Sloma came to the bookselling business circuitously. After graduating from St. Norbert College in De Pere, he spent time teaching in Texas, worked for a business book company in Chicago, and explored graduate work before moving back to Door County in 1999.

In 2002, he found himself wondering whether opening a bookstore was an option.

“I had been collecting through the years and I had worked in the trade and I found myself wondering whether books were a business or a hobby for me,” he explained.

He decided he needed to find out. The Peninsula Bookman, featuring primarily used books, debuted in the Settlement Shops, just south of Fish Creek.

“I eased into the business without spending a lot,” he said. “As it turned out the location was a good place to get the experience I needed.”

By 2006, the store’s success led Sloma to look for a larger, more visible location, which landed the store at its present location on the north end of downtown Fish Creek, across from Nan & Jerry’s. At the time, The Peninsula Bookman was one of a number of bookstores in northern Door County, but Sloma said, “I never felt the competition [from the other stores], in part because there was almost no replication between my store and the other stores.”

Sloma sells reproductions of old Door County maps, as well as a wide selection of books by Door County authors. Photo by Len Villano.

He acknowledges the impact of Amazon and online book sales on the industry.

“You can’t fight the internet,” he explained, “you just have to cede that ground.”

“Because I am a relatively small store my inventory is very selective,” Sloma said. “I want my inventory to be attractive so I put a Mylar cover on all my books and I don’t put anything on my shelves that I wouldn’t want to have in my home.”

While The Peninsula Bookman has something for almost every reader, the inventory is about 60 percent historical, including some rare regionalia, Western Americana, and — of course — plenty of Door County titles.

Through a partnership with Charlie Calkins, who runs the Badger Bibliophile booth in the Olde Orchard Antique Mall just south of Egg Harbor, Sloma began reprinting old maps that are high quality and more affordable than originals.

“There’s quite an age difference between Peter and I, but we have a mutual interest in out-of-print books and old maps and, because of that shared interest, the age difference just disappears,” Calkins said.

The impetus for the map business was largely one of supply and demand. “More and more of the maps people wanted were becoming scarce or unavailable,” Calkins said. “So we reproduce what we never have enough of in the original.”

To date they have reprinted nine maps, including a 1914 map of Gibraltar Township and a map of Door County from the 1878 State of Wisconsin Atlas.

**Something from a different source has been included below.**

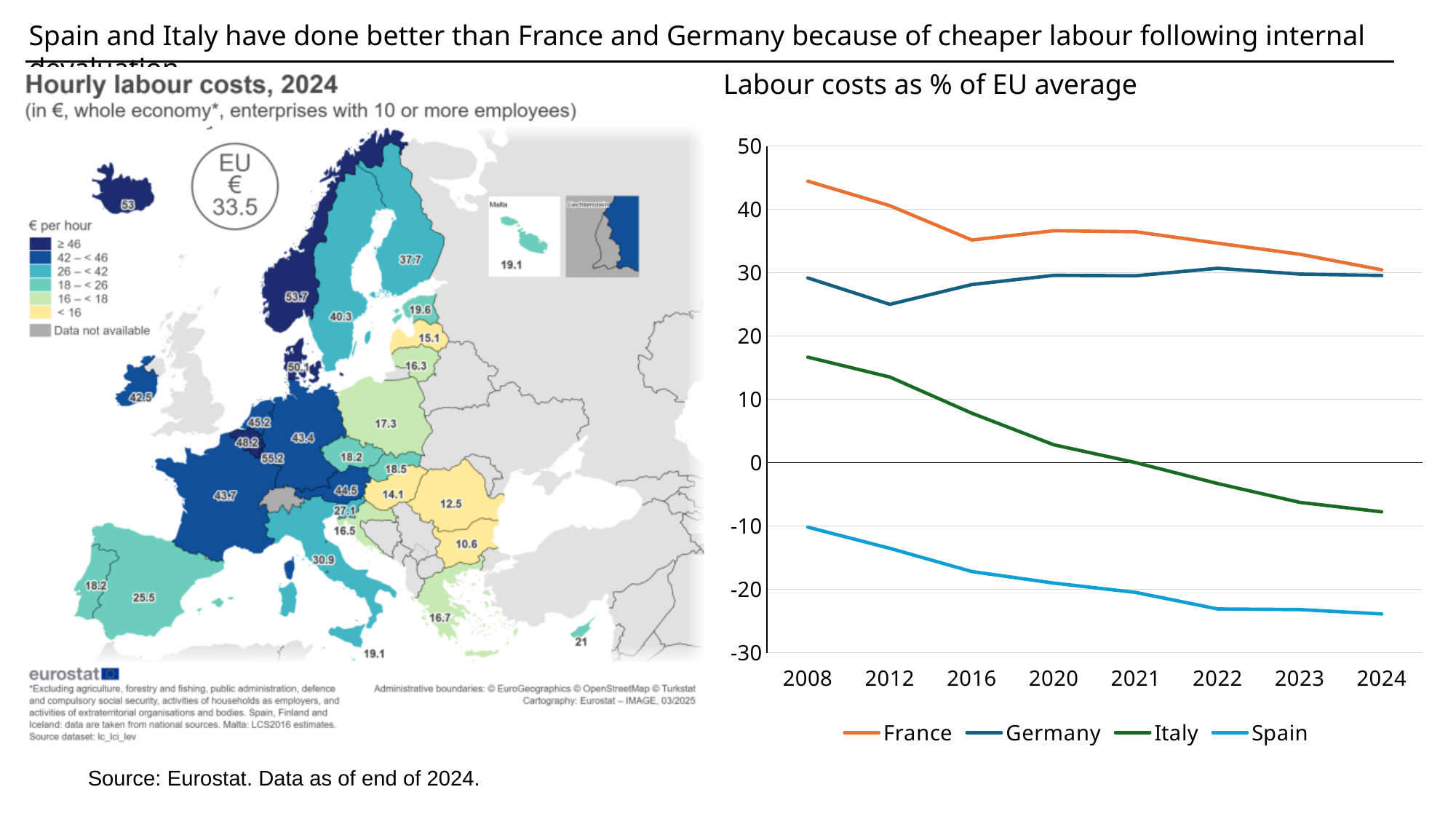
In the 'Labour costs as % of EU average' chart, which colour is the Italy line? green In the 'Labour costs as % of EU average' chart, does the France line rise or fall from 2008 to 2024? fall How many years are shown on the x axis of the 'Labour costs as % of EU average' chart? 8 In the 'Labour costs as % of EU average' chart, is the value for Spain in 2024 greater or less than -20? less In the 'Labour costs as % of EU average' chart, which country has the lowest value in 2008? Spain What kind of chart is 'Labour costs as % of EU average'? line chart In the 'Labour costs as % of EU average' chart, does the Spain line rise or fall from 2008 to 2024? fall In the 'Labour costs as % of EU average' chart, is the value for France in 2008 greater or less than 40? greater In the 'Labour costs as % of EU average' chart, is the value for Germany in 2012 greater or less than 30? less In the 'Labour costs as % of EU average' chart, does the Italy line rise or fall from 2008 to 2024? fall How many series does the legend of the 'Labour costs as % of EU average' chart list? 4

Still, even with his carefully selected inventory and the sideline business of the map reproductions, many of Sloma’s customers wonder how his store survives.

“The clock moves in a different way in Door County,” he said. “At home, many of my customers may drive past a local bookstore twice a day on their way to work. When they are here, there’s no urgency or responsibilities. They come into my store and spend time browsing the shelves.

“I think, in many ways, they view the store as an anachronism — but a welcome one,” he added.

And despite his assessment that bookselling tends to attract “idealists and dreamers,” Sloma has a unique assessment of bookstores as institutions.

“When you stop to think about it, no other occupation indulges as broad a base of interest and knowledge,” he said. “In an age of specialization, where young people are more and more directed into specialized studies and careers, bookselling and bookstores are one of the last refuges for generalists.”